Pete said:
You're the one making the claim, not me. The fact that you decline to cite
evidence supporting your claim makes it highly suspect.
1. If memory management is handled by the compiler and runtime environment,
it can perform hybrid optimisations:
http://lists.tunes.org/archives/gclist/1997-November/001291.html
2. Retrofitting a GC alters the semantics of the language and makes
languages like C++ even less safe and even more error-prone unless you
manage the whole language, in which case performance suffers terribly:
http://gcc.gnu.org/ml/java/1999-q4/msg00467.html
3. Run-time representation can be tuned for GC if the language was designed
for GC, e.g. tagging vs boxing.
http://pauillac.inria.fr/~xleroy/talks/compilation-agay.pdf
4. Language implementors can choose to use stack or heap if the language is
designed for GC.
http://citeseer.ist.psu.edu/11526.html
5. A retrofitted GC cannot move objects to compact the heap, i.e. it will
never be as space-efficient as a real GC.

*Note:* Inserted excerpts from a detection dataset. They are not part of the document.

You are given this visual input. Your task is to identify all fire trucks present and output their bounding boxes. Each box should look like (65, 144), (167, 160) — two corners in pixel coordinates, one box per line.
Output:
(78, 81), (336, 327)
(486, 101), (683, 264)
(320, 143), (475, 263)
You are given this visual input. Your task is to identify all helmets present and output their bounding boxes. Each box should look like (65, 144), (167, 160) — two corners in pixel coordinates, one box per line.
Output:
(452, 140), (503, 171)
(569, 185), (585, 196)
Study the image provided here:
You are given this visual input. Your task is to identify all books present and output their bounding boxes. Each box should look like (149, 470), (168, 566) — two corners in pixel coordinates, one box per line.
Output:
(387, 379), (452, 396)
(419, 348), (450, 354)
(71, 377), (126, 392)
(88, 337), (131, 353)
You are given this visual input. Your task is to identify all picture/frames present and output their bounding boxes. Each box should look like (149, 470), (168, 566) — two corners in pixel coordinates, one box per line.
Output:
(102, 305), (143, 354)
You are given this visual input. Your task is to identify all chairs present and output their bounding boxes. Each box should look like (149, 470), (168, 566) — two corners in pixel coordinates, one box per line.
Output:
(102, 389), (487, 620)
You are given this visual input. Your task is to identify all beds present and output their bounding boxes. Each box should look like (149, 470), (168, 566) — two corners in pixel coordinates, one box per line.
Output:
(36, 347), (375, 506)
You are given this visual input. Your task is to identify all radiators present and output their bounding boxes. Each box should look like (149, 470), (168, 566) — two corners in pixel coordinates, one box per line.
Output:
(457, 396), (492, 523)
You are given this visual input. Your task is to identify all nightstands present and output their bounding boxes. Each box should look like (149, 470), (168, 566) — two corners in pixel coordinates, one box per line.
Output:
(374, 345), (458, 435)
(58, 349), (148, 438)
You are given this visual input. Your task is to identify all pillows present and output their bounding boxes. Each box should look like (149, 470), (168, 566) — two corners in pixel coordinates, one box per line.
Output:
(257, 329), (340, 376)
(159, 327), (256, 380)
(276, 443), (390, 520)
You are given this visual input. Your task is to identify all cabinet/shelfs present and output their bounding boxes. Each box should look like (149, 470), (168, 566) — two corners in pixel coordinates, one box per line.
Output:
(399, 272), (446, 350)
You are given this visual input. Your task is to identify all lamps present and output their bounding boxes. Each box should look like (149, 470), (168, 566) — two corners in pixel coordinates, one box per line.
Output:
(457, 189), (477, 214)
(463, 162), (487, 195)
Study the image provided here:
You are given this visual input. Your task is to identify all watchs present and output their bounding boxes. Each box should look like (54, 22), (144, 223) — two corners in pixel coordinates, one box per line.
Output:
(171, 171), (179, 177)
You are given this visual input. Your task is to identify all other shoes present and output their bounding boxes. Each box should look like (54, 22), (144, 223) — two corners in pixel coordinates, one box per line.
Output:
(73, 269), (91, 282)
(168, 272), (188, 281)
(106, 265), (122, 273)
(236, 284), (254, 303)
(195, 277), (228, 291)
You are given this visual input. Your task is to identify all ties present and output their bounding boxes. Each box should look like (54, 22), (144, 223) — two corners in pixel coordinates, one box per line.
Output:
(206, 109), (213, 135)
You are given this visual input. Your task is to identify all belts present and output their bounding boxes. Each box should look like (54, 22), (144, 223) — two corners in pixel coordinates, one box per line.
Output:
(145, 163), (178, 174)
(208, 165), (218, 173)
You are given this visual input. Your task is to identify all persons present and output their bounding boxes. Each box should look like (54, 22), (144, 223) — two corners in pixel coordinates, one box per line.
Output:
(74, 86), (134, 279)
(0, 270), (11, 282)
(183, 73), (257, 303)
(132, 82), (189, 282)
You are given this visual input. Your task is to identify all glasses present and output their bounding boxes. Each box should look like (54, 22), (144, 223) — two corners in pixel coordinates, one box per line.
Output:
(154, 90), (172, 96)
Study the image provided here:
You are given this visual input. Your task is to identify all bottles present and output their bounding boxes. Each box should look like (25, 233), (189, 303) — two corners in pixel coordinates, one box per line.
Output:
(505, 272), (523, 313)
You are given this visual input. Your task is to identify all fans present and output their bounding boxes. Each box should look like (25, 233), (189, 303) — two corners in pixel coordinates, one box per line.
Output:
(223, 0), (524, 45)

"Many Java/ML/Scheme implementations have faster garbage collectors that may
move objects..." - Hans Boehm
http://www.hpl.hp.com/personal/Hans_Boehm/gc/nonmoving/html/slide_4.html
6. Conservative garbage collectors try to make the best of a bad job by
guessing which heap values are pointers.
Look at Boehm's own GC benchmark:
http://www.hpl.hp.com/personal/Hans_Boehm/gc/gc_bench/
"Some Java implementations have similar or better performance"
Running Boehm's own benchmark here, Java is as fast as C++ without GC and
twice as fast as C++ with Boehm's GC:
$ g++ -DGC -lgc -O2 GCBench.cpp -o GCBench
$ time ./GCBench
....
real 0m1.975s
user 0m1.604s
sys 0m0.356s
$ javac GCBench.java
$ java GCBench
....
real 0m0.982s
user 0m1.008s
sys 0m0.120s
This is primarily due to the fundamental limitations of retrofitting a GC
onto C++, as Boehm himself described.
Huh? How in the world does porting some simple program from some other
language to C++ show that some things "will never work as well as a
system designed for them"?
I've led you to water...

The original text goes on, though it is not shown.